O engenheiro civil Vahan Agopyan, reitor da USP, conta que conheceu Motoyama há cerca de 20 anos, quando ele trabalhava na pesquisa para elaboração do livro Escola Politécnica – 100 anos construindo o futuro (Edusp, 2004). “Agradável e simpático, ele deixava as pessoas com quem conversava muito à vontade. Além disso, sua formação em física permitia que explicasse a evolução da ciência e tecnologia do nosso país de uma forma peculiar. Por causa disso, ele era o nosso historiador”, comenta Agopyan.

Orientado por Motoyama no doutorado, o historiador Francisco Assis de Queiroz, do Departamento de História da FFLCH-USP, diz que ele gostava de escutar, “valorizando as diferentes competências que identificava nos alunos”. “Motoyama apreciava trabalhar em equipe, algo menos tradicional nas ciências humanas”, considera. Queiroz destaca que o pesquisador foi um dos responsáveis por consolidar e institucionalizar a história da ciência no Brasil, enfatizando o seu papel como variáveis indispensáveis para o desenvolvimento econômico e social. “Essas reflexões são um legado fundamental para se pensar o papel da C&T, em um momento em que o negacionismo histórico e científico aumenta no mundo todo”, observa.

A trajetória no campo da história da ciência antecedeu seus estudos sobre a imigração japonesa que resultaram em dois livros. Em 2011, publicou Sob o signo do sol levante – Uma história da imigração japonesa no Brasil (1908-1941), volume I; em 2016, Do conflito à integração – Uma história da imigração japonesa no Brasil (1941-2008), volume II, este em parceria com o jornalista Jorge Okubaro. Ambos foram publicados pela editora Paulo’s Comunica e Artes Gráficas.

Dirigiu o Museu Histórico da Imigração Japonesa no Brasil durante dois mandatos, de 1991 a 1997 e de 2008 a 2009, além de ter sido membro-titular da Academia Paulista de História. No museu, fazia parte do Centro de Pesquisas de Imigração e Cultura Japonesa e era coordenador curatorial de uma exposição que estava sendo organizada na instituição. Motoyama também foi presidente do Centro de Estudos Nipo-Brasileiros de 2004 até 2019.

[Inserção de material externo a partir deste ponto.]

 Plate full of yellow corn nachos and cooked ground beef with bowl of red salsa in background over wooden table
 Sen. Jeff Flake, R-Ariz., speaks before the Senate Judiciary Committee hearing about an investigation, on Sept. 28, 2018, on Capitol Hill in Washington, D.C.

Próxima do historiador em seus últimos anos de vida, Leiko Matsubara Morales, coordenadora da Pós-graduação em Língua, Literatura e Cultura Japonesa no Departamento de Letras Orientais (DLO) da FFLCH-USP, conta que, em suas pesquisas, ele trouxe à luz conflitos que a comunidade japonesa enfrentou no processo de integração na sociedade brasileira, usualmente deixados de fora de narrativas históricas idealizadoras do processo. Outra colaboração fundamental envolve estudos e aulas sobre a modernização do Japão entre o final do século XIX e o começo do XX. “Motoyama enfatizava como o contato com o Ocidente, em especial com a França, colaborou com esse movimento, principalmente a partir da década de 1870”, conta Morales, que o sucedeu na presidência do Centro de Estudos Nipo-Brasileiros.

A pesquisadora explica que parte do ineditismo das pesquisas do historiador está relacionada ao fato de ele trabalhar com fontes em japonês, na medida em que era fluente no idioma. Como professor sênior, dava aulas no Programa de Pós-graduação em Língua, Literatura e Cultura Japonesa, além das atividades de orientação com os alunos. “Ele estava entusiasmado com a orientação de pesquisas sobre a imigração japonesa para o Norte do país, viés pouco estudado na historiografia desse processo, que tende a privilegiar a chegada de japoneses ao Sudeste”, comenta.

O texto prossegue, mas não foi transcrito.